▸ **DATASET CONTENT**
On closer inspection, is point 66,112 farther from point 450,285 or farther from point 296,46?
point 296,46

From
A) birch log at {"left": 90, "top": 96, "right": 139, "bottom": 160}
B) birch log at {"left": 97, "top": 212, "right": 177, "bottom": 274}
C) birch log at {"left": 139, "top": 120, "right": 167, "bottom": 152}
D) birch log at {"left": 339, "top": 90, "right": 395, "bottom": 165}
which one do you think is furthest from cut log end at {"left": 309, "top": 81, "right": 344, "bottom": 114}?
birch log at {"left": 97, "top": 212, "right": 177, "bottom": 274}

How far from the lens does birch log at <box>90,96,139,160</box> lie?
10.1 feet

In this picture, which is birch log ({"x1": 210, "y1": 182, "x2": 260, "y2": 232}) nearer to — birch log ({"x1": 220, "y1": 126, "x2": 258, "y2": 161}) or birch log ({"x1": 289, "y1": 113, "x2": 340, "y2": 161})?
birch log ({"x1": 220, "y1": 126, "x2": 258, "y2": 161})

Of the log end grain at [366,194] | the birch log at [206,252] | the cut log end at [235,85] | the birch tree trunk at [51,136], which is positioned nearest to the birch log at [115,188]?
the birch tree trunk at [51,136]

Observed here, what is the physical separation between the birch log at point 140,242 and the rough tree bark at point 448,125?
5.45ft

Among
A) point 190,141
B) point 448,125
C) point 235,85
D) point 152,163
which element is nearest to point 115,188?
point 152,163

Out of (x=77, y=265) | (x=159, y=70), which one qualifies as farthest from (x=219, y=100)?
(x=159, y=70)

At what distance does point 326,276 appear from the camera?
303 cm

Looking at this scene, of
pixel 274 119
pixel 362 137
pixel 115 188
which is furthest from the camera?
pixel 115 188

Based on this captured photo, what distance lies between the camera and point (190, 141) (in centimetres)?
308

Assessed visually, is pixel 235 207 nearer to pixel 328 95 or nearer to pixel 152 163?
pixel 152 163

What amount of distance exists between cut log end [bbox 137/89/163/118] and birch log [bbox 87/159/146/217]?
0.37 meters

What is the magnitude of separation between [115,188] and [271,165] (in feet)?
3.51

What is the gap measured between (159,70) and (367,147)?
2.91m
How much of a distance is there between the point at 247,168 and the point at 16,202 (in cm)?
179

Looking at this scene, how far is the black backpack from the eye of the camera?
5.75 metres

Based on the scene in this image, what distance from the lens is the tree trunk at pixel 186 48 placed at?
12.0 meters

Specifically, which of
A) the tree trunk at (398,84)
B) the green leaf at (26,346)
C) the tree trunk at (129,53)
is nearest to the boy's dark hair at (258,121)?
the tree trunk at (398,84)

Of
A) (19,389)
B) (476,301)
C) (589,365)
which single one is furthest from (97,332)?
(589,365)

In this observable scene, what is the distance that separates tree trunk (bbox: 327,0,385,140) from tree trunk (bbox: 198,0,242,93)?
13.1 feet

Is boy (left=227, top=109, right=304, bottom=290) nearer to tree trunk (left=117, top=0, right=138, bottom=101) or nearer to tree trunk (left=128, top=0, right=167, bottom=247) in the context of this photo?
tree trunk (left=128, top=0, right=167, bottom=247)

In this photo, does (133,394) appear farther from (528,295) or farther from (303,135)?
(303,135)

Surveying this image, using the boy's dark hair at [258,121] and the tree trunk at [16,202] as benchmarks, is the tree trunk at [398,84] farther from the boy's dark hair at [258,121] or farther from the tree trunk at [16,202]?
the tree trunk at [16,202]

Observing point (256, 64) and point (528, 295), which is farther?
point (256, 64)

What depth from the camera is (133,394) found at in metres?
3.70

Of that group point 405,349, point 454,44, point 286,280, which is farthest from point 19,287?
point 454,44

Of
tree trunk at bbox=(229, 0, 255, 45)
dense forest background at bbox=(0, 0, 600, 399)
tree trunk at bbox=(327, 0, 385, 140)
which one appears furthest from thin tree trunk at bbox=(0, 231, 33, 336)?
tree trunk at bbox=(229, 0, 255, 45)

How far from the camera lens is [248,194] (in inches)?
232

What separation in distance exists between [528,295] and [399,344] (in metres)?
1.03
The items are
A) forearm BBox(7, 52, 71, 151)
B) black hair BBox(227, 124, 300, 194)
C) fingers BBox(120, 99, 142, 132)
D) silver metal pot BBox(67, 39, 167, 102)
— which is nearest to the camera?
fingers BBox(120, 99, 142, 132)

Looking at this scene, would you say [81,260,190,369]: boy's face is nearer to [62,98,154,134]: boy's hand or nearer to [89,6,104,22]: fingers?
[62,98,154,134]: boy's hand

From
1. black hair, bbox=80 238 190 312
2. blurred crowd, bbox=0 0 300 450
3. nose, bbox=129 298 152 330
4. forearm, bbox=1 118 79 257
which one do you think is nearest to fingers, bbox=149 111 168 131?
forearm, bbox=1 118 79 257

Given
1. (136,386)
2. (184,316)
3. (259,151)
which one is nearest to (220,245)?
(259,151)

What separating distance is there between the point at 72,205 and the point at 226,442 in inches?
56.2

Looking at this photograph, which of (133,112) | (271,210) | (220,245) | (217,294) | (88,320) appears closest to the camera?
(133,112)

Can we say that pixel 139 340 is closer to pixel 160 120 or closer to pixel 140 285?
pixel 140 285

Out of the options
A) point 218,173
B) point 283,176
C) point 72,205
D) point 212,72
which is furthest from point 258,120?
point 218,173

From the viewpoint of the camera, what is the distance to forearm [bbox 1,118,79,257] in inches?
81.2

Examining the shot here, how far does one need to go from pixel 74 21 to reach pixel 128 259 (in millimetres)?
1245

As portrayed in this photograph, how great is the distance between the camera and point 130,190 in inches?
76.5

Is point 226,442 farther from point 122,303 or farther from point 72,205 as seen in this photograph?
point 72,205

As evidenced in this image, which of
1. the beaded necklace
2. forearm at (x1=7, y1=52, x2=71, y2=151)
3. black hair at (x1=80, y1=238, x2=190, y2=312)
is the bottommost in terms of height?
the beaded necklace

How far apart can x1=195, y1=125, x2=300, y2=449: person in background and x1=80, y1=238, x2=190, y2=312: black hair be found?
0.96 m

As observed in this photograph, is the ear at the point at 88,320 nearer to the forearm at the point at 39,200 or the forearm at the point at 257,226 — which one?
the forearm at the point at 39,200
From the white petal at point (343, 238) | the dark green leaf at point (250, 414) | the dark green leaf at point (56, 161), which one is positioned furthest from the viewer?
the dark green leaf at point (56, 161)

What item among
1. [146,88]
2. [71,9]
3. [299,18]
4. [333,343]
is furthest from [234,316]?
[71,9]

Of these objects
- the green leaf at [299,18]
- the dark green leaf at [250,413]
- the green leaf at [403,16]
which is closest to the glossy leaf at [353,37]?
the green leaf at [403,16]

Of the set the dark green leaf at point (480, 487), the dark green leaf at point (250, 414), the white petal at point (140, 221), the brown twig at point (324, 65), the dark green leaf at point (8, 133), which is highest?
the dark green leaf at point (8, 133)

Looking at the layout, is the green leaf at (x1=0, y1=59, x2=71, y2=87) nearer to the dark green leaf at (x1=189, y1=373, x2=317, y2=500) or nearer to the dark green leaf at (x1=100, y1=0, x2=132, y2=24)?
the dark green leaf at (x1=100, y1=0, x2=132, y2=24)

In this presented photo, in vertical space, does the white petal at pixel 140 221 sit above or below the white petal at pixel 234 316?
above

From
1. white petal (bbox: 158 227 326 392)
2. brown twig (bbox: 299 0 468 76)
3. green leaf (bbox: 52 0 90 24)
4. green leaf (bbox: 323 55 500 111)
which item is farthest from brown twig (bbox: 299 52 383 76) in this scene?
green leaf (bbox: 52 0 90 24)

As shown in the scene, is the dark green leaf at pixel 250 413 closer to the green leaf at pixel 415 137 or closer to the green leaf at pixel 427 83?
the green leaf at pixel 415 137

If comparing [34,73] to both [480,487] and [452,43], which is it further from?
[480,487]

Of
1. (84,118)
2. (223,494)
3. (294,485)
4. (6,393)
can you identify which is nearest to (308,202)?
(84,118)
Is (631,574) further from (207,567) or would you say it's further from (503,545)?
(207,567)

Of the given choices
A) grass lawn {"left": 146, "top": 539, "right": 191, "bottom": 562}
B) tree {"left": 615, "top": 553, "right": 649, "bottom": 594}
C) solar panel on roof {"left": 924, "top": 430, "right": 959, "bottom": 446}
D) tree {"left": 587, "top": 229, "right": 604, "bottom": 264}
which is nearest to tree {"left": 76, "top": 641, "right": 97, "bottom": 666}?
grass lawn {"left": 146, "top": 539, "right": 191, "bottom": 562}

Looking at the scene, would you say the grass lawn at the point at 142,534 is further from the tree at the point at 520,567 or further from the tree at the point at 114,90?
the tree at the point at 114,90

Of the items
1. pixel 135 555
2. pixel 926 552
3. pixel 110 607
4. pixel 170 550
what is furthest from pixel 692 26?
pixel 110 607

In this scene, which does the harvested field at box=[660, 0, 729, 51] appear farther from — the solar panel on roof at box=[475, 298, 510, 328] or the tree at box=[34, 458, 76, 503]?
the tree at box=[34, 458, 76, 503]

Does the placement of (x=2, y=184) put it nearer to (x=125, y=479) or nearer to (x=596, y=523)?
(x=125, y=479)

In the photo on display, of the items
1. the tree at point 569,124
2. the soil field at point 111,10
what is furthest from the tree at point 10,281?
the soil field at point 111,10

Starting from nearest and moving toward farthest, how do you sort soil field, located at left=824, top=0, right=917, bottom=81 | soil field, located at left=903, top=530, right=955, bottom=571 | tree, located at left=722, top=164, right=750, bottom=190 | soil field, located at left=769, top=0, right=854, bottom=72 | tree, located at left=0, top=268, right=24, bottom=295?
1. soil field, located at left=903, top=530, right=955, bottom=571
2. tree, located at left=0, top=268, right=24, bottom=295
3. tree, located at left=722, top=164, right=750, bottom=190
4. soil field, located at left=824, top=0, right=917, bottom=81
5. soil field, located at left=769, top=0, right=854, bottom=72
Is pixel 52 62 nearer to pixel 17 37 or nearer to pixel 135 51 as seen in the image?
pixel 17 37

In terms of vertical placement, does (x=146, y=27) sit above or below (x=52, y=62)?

▸ **PROBLEM REQUIREMENTS**
Take the line that contains "Is pixel 52" and every line after it through the end of the listing above, and repeat them exactly.

▸ **SOLUTION TO THIS PROBLEM**
Is pixel 52 62 nearer to pixel 17 37 or nearer to pixel 135 51 as seen in the image?
pixel 17 37

In terms of vertical placement, does (x=146, y=27) sit above or below (x=52, y=62)?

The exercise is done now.